Supplied text:
Well done to Leon he was brilliant you all must be so proud.

----------


## Hannelene

It was good 
Jimmy McGovern makes wonderful heartfelt dramas  :Smile: 
The Street is my 2nd fav as I loved The Lakes!

----------


## Bryan

the last ever Street tonight people!!!!  :Sad:

----------


## Siobhan

> the last ever Street tonight people!!!!


I know  :Crying:  :Crying:  but it has Eddie in it..

----------


## Katy

im looking forward Eddie episodes are always good. It is a shame its the last one though. 

I love Jimmy McGovern, im rewatching the Lakes now.

----------


## Hannelene

I will be watching tonight!!

----------


## Katy

I think i have stopped crying now! That was an amazong episode. but one thinkg was bugging me, whose was the Baby? Leannes?

----------


## Siobhan

> I think i have stopped crying now! That was an amazong episode. but one thinkg was bugging me, whose was the Baby? Leannes?


Yeah baby is Leanne's but we didn't see her have it or anything... mind you it has been a year since we were last on the Street

I have just about stop crying now... how amazing, sad and brilliant was that episode!!  :Clap:  :Clap:  Jim mcGovern did it again...

----------

Katy (18-08-2009)

----------


## DaVeyWaVey

That was just simply fantastic. Heads and sholders above the rest of any British drama on TV in terms of acting, realism and script. 

Ruth Jones, in particular was exceptional. What a talent. I felt so much sympathy for her character - she displayed the loneliness she felt just through her expressions. That scene in the taxi office the morning after the night before was just so powerful. No dialogue needed. 

I think the wife summed it up perfectly, as to why her husband slept with Sandra when she said "he was a big soft lump that would do anything for anybody".

And the ending had me in absolute floods! Terrific performances. I thought the funeral scenes were spot on in terms of realism and Timothy Spall's speech had me in tears.

I'm sad to see this series go.

That was probably my favourite episode of the whole series. Pure brilliance on every level.

----------

Siobhan (18-08-2009)

----------


## Katy

I agree the emotion that Timothy Spall displayed, it was amazing. 

I think this was my favourite of the whole series.

----------


## Siobhan

I think it was right to end the series this way.. I can't imagine having Eddie without Margie... 

And all because he didn't want to say no twice and let Sandra down..  :Crying:

----------


## Katy

yes i agree, and i also think it had the added effect of already knowing the characters from the first two series, it was so clever the links between them. Like mentioning the lump from series two.

----------


## Hannelene

I cried for this last episode why did it have to end?

----------


## GossipGirl

I heard it was because of the large budget

----------


## Bryan

just been watching the first series on DVD, the episode with Jim Broadbent was simply amazing, really moving, but with some funny moments too. Like when he took the book out from the library about Suicide and the librarian asked who's going to return it  :Big Grin:   :Lol:

----------


## Siobhan

my favourite is the last episode in series 2 with Paul, cried for ages after it

----------


## Chloe O'brien

My favourite was the Gina McKee one when her son and his cousin when on a night out.

Information provided:
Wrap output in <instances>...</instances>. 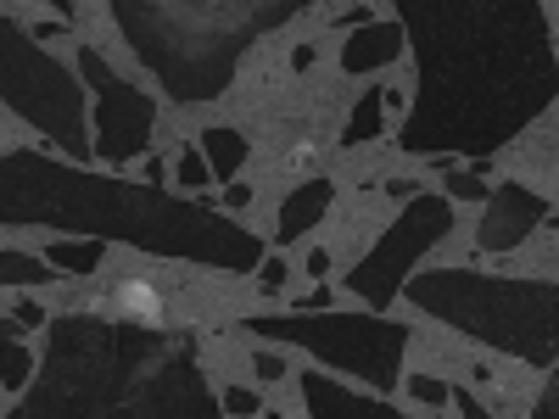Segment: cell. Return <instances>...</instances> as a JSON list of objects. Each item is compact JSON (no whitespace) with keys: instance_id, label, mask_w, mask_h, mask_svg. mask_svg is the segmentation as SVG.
<instances>
[{"instance_id":"obj_5","label":"cell","mask_w":559,"mask_h":419,"mask_svg":"<svg viewBox=\"0 0 559 419\" xmlns=\"http://www.w3.org/2000/svg\"><path fill=\"white\" fill-rule=\"evenodd\" d=\"M241 331L297 347L324 369L358 375L369 392L392 397L403 381V358L414 347V324L386 319L381 308H286V313H247Z\"/></svg>"},{"instance_id":"obj_10","label":"cell","mask_w":559,"mask_h":419,"mask_svg":"<svg viewBox=\"0 0 559 419\" xmlns=\"http://www.w3.org/2000/svg\"><path fill=\"white\" fill-rule=\"evenodd\" d=\"M548 218V196H537L532 184L521 179H503L492 184V196H487V213L476 224V252L481 258H503V252H521L526 236Z\"/></svg>"},{"instance_id":"obj_37","label":"cell","mask_w":559,"mask_h":419,"mask_svg":"<svg viewBox=\"0 0 559 419\" xmlns=\"http://www.w3.org/2000/svg\"><path fill=\"white\" fill-rule=\"evenodd\" d=\"M51 7H57V17H62V23L73 17V0H51Z\"/></svg>"},{"instance_id":"obj_12","label":"cell","mask_w":559,"mask_h":419,"mask_svg":"<svg viewBox=\"0 0 559 419\" xmlns=\"http://www.w3.org/2000/svg\"><path fill=\"white\" fill-rule=\"evenodd\" d=\"M297 386H302V408H308V414H342V408L397 414V403H392V397H381V392H369V386H364V392H353V386L331 381V375H324V363H319V369H302Z\"/></svg>"},{"instance_id":"obj_14","label":"cell","mask_w":559,"mask_h":419,"mask_svg":"<svg viewBox=\"0 0 559 419\" xmlns=\"http://www.w3.org/2000/svg\"><path fill=\"white\" fill-rule=\"evenodd\" d=\"M45 263H51L57 274H73V279H90V274H102V258H107V241L96 236H57V241H45L39 252Z\"/></svg>"},{"instance_id":"obj_15","label":"cell","mask_w":559,"mask_h":419,"mask_svg":"<svg viewBox=\"0 0 559 419\" xmlns=\"http://www.w3.org/2000/svg\"><path fill=\"white\" fill-rule=\"evenodd\" d=\"M202 152H207V163H213V179L218 184H229L241 173V163H247V134L241 129H229V123H213V129H202Z\"/></svg>"},{"instance_id":"obj_13","label":"cell","mask_w":559,"mask_h":419,"mask_svg":"<svg viewBox=\"0 0 559 419\" xmlns=\"http://www.w3.org/2000/svg\"><path fill=\"white\" fill-rule=\"evenodd\" d=\"M331 202H336V184H331V179H302L297 191H292L286 202H280V218H274L280 247H286V241H302L313 224H324Z\"/></svg>"},{"instance_id":"obj_24","label":"cell","mask_w":559,"mask_h":419,"mask_svg":"<svg viewBox=\"0 0 559 419\" xmlns=\"http://www.w3.org/2000/svg\"><path fill=\"white\" fill-rule=\"evenodd\" d=\"M218 403H224V414H263V397H258V392H247V386H229Z\"/></svg>"},{"instance_id":"obj_27","label":"cell","mask_w":559,"mask_h":419,"mask_svg":"<svg viewBox=\"0 0 559 419\" xmlns=\"http://www.w3.org/2000/svg\"><path fill=\"white\" fill-rule=\"evenodd\" d=\"M252 369H258L263 381H280V375H286V358H274V352H252Z\"/></svg>"},{"instance_id":"obj_19","label":"cell","mask_w":559,"mask_h":419,"mask_svg":"<svg viewBox=\"0 0 559 419\" xmlns=\"http://www.w3.org/2000/svg\"><path fill=\"white\" fill-rule=\"evenodd\" d=\"M0 286H51V263L28 252H0Z\"/></svg>"},{"instance_id":"obj_1","label":"cell","mask_w":559,"mask_h":419,"mask_svg":"<svg viewBox=\"0 0 559 419\" xmlns=\"http://www.w3.org/2000/svg\"><path fill=\"white\" fill-rule=\"evenodd\" d=\"M419 57V96L397 146L414 157H492L559 96L543 0H397Z\"/></svg>"},{"instance_id":"obj_38","label":"cell","mask_w":559,"mask_h":419,"mask_svg":"<svg viewBox=\"0 0 559 419\" xmlns=\"http://www.w3.org/2000/svg\"><path fill=\"white\" fill-rule=\"evenodd\" d=\"M548 218H554V229H559V213H548Z\"/></svg>"},{"instance_id":"obj_3","label":"cell","mask_w":559,"mask_h":419,"mask_svg":"<svg viewBox=\"0 0 559 419\" xmlns=\"http://www.w3.org/2000/svg\"><path fill=\"white\" fill-rule=\"evenodd\" d=\"M207 392L197 336H168L157 324H123L102 313L51 319L45 375L28 381L17 414H218Z\"/></svg>"},{"instance_id":"obj_28","label":"cell","mask_w":559,"mask_h":419,"mask_svg":"<svg viewBox=\"0 0 559 419\" xmlns=\"http://www.w3.org/2000/svg\"><path fill=\"white\" fill-rule=\"evenodd\" d=\"M224 207H252V184L229 179V184H224Z\"/></svg>"},{"instance_id":"obj_26","label":"cell","mask_w":559,"mask_h":419,"mask_svg":"<svg viewBox=\"0 0 559 419\" xmlns=\"http://www.w3.org/2000/svg\"><path fill=\"white\" fill-rule=\"evenodd\" d=\"M12 319H17L23 331H28V324H45V308H39L34 297H17V302H12Z\"/></svg>"},{"instance_id":"obj_8","label":"cell","mask_w":559,"mask_h":419,"mask_svg":"<svg viewBox=\"0 0 559 419\" xmlns=\"http://www.w3.org/2000/svg\"><path fill=\"white\" fill-rule=\"evenodd\" d=\"M79 79L96 89V107H90V118H96V157L107 168H123L134 157H146L152 146V129H157V101L146 96V89H134L112 73V62H102L96 45H84L79 51Z\"/></svg>"},{"instance_id":"obj_18","label":"cell","mask_w":559,"mask_h":419,"mask_svg":"<svg viewBox=\"0 0 559 419\" xmlns=\"http://www.w3.org/2000/svg\"><path fill=\"white\" fill-rule=\"evenodd\" d=\"M437 168H442V179H448V196H453V202H487V196H492V184H487V173H476V163L459 168L453 157H437Z\"/></svg>"},{"instance_id":"obj_25","label":"cell","mask_w":559,"mask_h":419,"mask_svg":"<svg viewBox=\"0 0 559 419\" xmlns=\"http://www.w3.org/2000/svg\"><path fill=\"white\" fill-rule=\"evenodd\" d=\"M448 403H453L459 414H471V419H487V408H481V397H476V392H464V386H453V392H448Z\"/></svg>"},{"instance_id":"obj_2","label":"cell","mask_w":559,"mask_h":419,"mask_svg":"<svg viewBox=\"0 0 559 419\" xmlns=\"http://www.w3.org/2000/svg\"><path fill=\"white\" fill-rule=\"evenodd\" d=\"M0 229H51V236L123 241L168 263H202L224 274H252L263 241L247 224L224 218L202 202L168 196L152 179H118L45 152L0 157Z\"/></svg>"},{"instance_id":"obj_33","label":"cell","mask_w":559,"mask_h":419,"mask_svg":"<svg viewBox=\"0 0 559 419\" xmlns=\"http://www.w3.org/2000/svg\"><path fill=\"white\" fill-rule=\"evenodd\" d=\"M369 17H376V12H369V7H353L347 17H336V28H358V23H369Z\"/></svg>"},{"instance_id":"obj_7","label":"cell","mask_w":559,"mask_h":419,"mask_svg":"<svg viewBox=\"0 0 559 419\" xmlns=\"http://www.w3.org/2000/svg\"><path fill=\"white\" fill-rule=\"evenodd\" d=\"M453 229V196H437V191H414L408 207L381 229V241H369V252L347 268L342 291H353L364 308H392L408 286L414 263L426 258L437 241H448Z\"/></svg>"},{"instance_id":"obj_6","label":"cell","mask_w":559,"mask_h":419,"mask_svg":"<svg viewBox=\"0 0 559 419\" xmlns=\"http://www.w3.org/2000/svg\"><path fill=\"white\" fill-rule=\"evenodd\" d=\"M0 107H12L39 140H51L73 163L96 157V134H90V101L73 68H62L45 39L0 17Z\"/></svg>"},{"instance_id":"obj_4","label":"cell","mask_w":559,"mask_h":419,"mask_svg":"<svg viewBox=\"0 0 559 419\" xmlns=\"http://www.w3.org/2000/svg\"><path fill=\"white\" fill-rule=\"evenodd\" d=\"M403 297L526 369L559 363V279H498L481 268H426L408 274Z\"/></svg>"},{"instance_id":"obj_17","label":"cell","mask_w":559,"mask_h":419,"mask_svg":"<svg viewBox=\"0 0 559 419\" xmlns=\"http://www.w3.org/2000/svg\"><path fill=\"white\" fill-rule=\"evenodd\" d=\"M34 352L17 342V336H0V386H7L12 397H23L28 392V381H34Z\"/></svg>"},{"instance_id":"obj_36","label":"cell","mask_w":559,"mask_h":419,"mask_svg":"<svg viewBox=\"0 0 559 419\" xmlns=\"http://www.w3.org/2000/svg\"><path fill=\"white\" fill-rule=\"evenodd\" d=\"M0 336H23V324H17L12 313H0Z\"/></svg>"},{"instance_id":"obj_20","label":"cell","mask_w":559,"mask_h":419,"mask_svg":"<svg viewBox=\"0 0 559 419\" xmlns=\"http://www.w3.org/2000/svg\"><path fill=\"white\" fill-rule=\"evenodd\" d=\"M174 179H179V191H185V196L207 191V184H213V163H207V152H202V146H197V152L185 146L179 163H174Z\"/></svg>"},{"instance_id":"obj_21","label":"cell","mask_w":559,"mask_h":419,"mask_svg":"<svg viewBox=\"0 0 559 419\" xmlns=\"http://www.w3.org/2000/svg\"><path fill=\"white\" fill-rule=\"evenodd\" d=\"M123 308L134 319H157V291L146 286V279H123Z\"/></svg>"},{"instance_id":"obj_31","label":"cell","mask_w":559,"mask_h":419,"mask_svg":"<svg viewBox=\"0 0 559 419\" xmlns=\"http://www.w3.org/2000/svg\"><path fill=\"white\" fill-rule=\"evenodd\" d=\"M308 274H313V279L331 274V252H324V247H313V252H308Z\"/></svg>"},{"instance_id":"obj_32","label":"cell","mask_w":559,"mask_h":419,"mask_svg":"<svg viewBox=\"0 0 559 419\" xmlns=\"http://www.w3.org/2000/svg\"><path fill=\"white\" fill-rule=\"evenodd\" d=\"M146 179H152V184H168V163L152 157V152H146Z\"/></svg>"},{"instance_id":"obj_29","label":"cell","mask_w":559,"mask_h":419,"mask_svg":"<svg viewBox=\"0 0 559 419\" xmlns=\"http://www.w3.org/2000/svg\"><path fill=\"white\" fill-rule=\"evenodd\" d=\"M532 414H559V381H548V386H543V397L532 403Z\"/></svg>"},{"instance_id":"obj_23","label":"cell","mask_w":559,"mask_h":419,"mask_svg":"<svg viewBox=\"0 0 559 419\" xmlns=\"http://www.w3.org/2000/svg\"><path fill=\"white\" fill-rule=\"evenodd\" d=\"M403 381H408L414 403H426V408H442V403H448V386H442V381H431V375H403Z\"/></svg>"},{"instance_id":"obj_9","label":"cell","mask_w":559,"mask_h":419,"mask_svg":"<svg viewBox=\"0 0 559 419\" xmlns=\"http://www.w3.org/2000/svg\"><path fill=\"white\" fill-rule=\"evenodd\" d=\"M247 7H252L258 34H269V28H286L302 7H313V0H247ZM197 28H202V0H174V12H168V57H163V73H157L174 101H207V96H218L213 68L202 73L207 45L197 39Z\"/></svg>"},{"instance_id":"obj_30","label":"cell","mask_w":559,"mask_h":419,"mask_svg":"<svg viewBox=\"0 0 559 419\" xmlns=\"http://www.w3.org/2000/svg\"><path fill=\"white\" fill-rule=\"evenodd\" d=\"M331 302H336V286H313V291H308L297 308H331Z\"/></svg>"},{"instance_id":"obj_35","label":"cell","mask_w":559,"mask_h":419,"mask_svg":"<svg viewBox=\"0 0 559 419\" xmlns=\"http://www.w3.org/2000/svg\"><path fill=\"white\" fill-rule=\"evenodd\" d=\"M308 62H313V45H297V51H292V68H297V73H302V68H308Z\"/></svg>"},{"instance_id":"obj_16","label":"cell","mask_w":559,"mask_h":419,"mask_svg":"<svg viewBox=\"0 0 559 419\" xmlns=\"http://www.w3.org/2000/svg\"><path fill=\"white\" fill-rule=\"evenodd\" d=\"M386 107H397L392 89H369V96H358L353 112H347V129H342V146H364V140H381V129H386Z\"/></svg>"},{"instance_id":"obj_11","label":"cell","mask_w":559,"mask_h":419,"mask_svg":"<svg viewBox=\"0 0 559 419\" xmlns=\"http://www.w3.org/2000/svg\"><path fill=\"white\" fill-rule=\"evenodd\" d=\"M403 23H358V28H347V45H342V73H353V79H369V73H381L386 62H397L403 57Z\"/></svg>"},{"instance_id":"obj_22","label":"cell","mask_w":559,"mask_h":419,"mask_svg":"<svg viewBox=\"0 0 559 419\" xmlns=\"http://www.w3.org/2000/svg\"><path fill=\"white\" fill-rule=\"evenodd\" d=\"M252 274H258V291H263V297L286 291V258H269V252H263V263H258Z\"/></svg>"},{"instance_id":"obj_34","label":"cell","mask_w":559,"mask_h":419,"mask_svg":"<svg viewBox=\"0 0 559 419\" xmlns=\"http://www.w3.org/2000/svg\"><path fill=\"white\" fill-rule=\"evenodd\" d=\"M62 34H68V23H39L34 28V39H62Z\"/></svg>"}]
</instances>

Prompt:
Return the part of the forum thread about The Street that runs from "Ruth Jones, in" to "on every level.", copied word for word.

Answer to the task:
Ruth Jones, in particular was exceptional. What a talent. I felt so much sympathy for her character - she displayed the loneliness she felt just through her expressions. That scene in the taxi office the morning after the night before was just so powerful. No dialogue needed. 

I think the wife summed it up perfectly, as to why her husband slept with Sandra when she said "he was a big soft lump that would do anything for anybody".

And the ending had me in absolute floods! Terrific performances. I thought the funeral scenes were spot on in terms of realism and Timothy Spall's speech had me in tears.

I'm sad to see this series go.

That was probably my favourite episode of the whole series. Pure brilliance on every level.